2) Log your Recipes – I then write out the recipe name along with an abbreviation for the cookbook it is from and the page number. For example – “Buttermilk Chicken (Nig Exp p.274).” If the recipe is digital then I will write the corresponding place I can find it on as well, like “pinterest.” This makes it easy to search the database if I’m looking for a keyword (like chicken) or want to find a recipe from a particular cookbook. Within each column, I will keep the recipes that I’ve made in the past and liked at the top, then have a few spaces and list the recipes I haven’t yet had a chance to try out at the bottom. If they are no good, they get deleted. If I like them, then I just move them on up to the top half. This is super helpful because it allows you to quickly reference what you have made versus new recipes. One might be perfect for a Tuesday night, while you will probably want to save something new or complicated for a weekend.

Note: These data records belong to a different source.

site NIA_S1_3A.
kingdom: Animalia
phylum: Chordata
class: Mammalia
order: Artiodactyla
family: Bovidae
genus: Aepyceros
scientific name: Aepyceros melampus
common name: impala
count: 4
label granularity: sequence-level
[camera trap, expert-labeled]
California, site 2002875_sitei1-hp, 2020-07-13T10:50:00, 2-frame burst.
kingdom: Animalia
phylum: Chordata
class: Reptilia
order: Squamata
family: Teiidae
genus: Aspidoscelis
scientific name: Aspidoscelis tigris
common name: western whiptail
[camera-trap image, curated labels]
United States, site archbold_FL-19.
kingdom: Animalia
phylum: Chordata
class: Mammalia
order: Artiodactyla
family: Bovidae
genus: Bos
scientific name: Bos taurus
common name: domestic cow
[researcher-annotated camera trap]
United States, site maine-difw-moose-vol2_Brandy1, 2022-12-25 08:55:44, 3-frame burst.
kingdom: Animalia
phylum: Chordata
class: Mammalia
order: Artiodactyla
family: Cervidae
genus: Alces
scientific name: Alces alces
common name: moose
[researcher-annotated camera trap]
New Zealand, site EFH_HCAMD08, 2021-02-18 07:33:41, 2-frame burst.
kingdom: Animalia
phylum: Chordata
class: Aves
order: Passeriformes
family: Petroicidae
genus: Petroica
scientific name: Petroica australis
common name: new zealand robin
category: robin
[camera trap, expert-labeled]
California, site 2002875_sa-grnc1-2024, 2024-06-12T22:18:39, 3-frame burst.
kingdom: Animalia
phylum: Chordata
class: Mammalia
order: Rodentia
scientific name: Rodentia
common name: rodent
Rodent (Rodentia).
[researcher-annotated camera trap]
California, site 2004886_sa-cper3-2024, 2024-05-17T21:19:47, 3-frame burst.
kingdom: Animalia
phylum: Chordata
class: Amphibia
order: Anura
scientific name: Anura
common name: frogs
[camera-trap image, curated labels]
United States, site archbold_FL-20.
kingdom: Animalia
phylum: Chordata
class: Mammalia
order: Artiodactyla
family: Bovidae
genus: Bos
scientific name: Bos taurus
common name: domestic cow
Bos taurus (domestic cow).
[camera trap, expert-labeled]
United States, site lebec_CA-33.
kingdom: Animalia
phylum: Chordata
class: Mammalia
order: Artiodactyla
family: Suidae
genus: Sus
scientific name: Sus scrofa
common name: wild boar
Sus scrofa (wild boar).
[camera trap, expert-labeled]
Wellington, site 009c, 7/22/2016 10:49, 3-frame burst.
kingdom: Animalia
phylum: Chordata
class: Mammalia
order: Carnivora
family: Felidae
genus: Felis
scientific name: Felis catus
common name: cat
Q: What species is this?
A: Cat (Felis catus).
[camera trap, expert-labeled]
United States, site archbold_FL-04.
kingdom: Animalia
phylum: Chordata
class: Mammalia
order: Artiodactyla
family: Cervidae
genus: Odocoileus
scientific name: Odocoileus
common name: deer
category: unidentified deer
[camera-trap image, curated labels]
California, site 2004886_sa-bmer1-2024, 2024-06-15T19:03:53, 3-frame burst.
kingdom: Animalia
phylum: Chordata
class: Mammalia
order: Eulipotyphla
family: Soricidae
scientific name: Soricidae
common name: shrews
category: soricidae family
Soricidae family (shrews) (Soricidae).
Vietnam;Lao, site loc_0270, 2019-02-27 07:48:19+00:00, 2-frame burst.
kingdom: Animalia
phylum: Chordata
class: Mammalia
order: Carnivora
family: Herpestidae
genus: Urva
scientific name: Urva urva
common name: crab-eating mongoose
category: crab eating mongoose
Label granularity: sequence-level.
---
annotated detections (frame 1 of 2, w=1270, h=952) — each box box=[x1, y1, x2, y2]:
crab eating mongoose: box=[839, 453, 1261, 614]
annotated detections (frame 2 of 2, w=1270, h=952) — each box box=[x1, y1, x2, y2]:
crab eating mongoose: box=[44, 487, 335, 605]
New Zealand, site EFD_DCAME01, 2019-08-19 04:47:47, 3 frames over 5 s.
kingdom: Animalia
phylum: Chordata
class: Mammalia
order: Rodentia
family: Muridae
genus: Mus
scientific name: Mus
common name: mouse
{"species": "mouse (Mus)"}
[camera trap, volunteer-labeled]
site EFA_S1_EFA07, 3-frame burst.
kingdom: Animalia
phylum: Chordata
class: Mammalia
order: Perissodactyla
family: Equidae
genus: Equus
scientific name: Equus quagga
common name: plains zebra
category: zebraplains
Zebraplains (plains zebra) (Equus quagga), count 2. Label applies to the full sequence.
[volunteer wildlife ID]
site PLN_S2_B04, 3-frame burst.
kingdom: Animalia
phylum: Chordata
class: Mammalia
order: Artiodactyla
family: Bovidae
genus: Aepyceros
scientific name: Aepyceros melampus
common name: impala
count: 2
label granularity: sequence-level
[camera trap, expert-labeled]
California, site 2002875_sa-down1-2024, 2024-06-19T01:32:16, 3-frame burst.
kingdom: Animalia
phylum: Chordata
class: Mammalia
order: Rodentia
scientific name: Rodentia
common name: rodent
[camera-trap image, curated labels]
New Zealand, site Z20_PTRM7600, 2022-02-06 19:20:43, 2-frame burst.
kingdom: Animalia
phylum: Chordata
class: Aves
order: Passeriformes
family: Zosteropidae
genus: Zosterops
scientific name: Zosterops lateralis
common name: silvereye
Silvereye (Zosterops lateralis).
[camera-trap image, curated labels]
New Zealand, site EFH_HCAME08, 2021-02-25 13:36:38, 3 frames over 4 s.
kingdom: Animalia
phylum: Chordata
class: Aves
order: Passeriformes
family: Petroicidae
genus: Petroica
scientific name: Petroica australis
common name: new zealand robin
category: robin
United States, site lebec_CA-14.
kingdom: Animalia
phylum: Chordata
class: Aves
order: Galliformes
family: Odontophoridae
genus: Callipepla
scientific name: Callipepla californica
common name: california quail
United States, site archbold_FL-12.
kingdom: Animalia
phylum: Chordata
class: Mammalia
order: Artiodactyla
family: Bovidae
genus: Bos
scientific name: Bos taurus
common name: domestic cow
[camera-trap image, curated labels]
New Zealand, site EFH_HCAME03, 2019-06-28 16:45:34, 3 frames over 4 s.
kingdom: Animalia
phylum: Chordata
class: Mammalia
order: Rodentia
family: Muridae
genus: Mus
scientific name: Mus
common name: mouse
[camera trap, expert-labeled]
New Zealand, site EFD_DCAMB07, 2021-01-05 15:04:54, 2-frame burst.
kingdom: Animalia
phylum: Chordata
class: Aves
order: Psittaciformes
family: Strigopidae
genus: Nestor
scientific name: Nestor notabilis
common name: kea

3) File it – We all have a pile of pulled out magazine pages or printed out recipes, and I’ve found the best way to keep those is in a 3-ring binder. I have two binders. One is for recipes I’ve made and want to keep, and another is for those I haven’t yet made. In my database I just write out the name of the recipe, so I know if it doesn’t reference a cookbook it must be in a binder. Within each binder I have categories as well to make them easy to locate.
4) Manage Digital Recipes – A ton of my recipes come from other blogs, and I don’t always want to print out the recipe and file it manually. Pinterest is a life safer in this arena. I have various boards that I pin recipes too (similar to the database with dinner, apps, sweets, etc.) so I can easily locate it when I want. I also enter the recipe name and location within my database. I will sometimes star items in my Google Reader and reference them there as well. If it’s a complicated recipe, it’s usually helpful to keep it online so that you can go back to the site if you run into problems.
5) Highlight – Here is the real beauty of the database. You’ve spent all this time entering in your desired recipes, and if it looks anything like mine, it might be a little overwhelming. Each month or so, I glance over the categories in the database and highlight a handful of recipes that I want to cook in the near future. This is a great time to look for seasonal things, like chili in winter or a rhubarb dessert in the spring. I also like to brightly highlight dishes that the family loves so that I’m sure to remember them. Now when you sit down to menu plan you will have all these options ready to pull from.
6) Update – Once you put in the initial work, keeping the database updated takes barely any time at all. Generally, I will add new recipes and move around recipes we’ve recently tried (or delete them) before I start menu planning.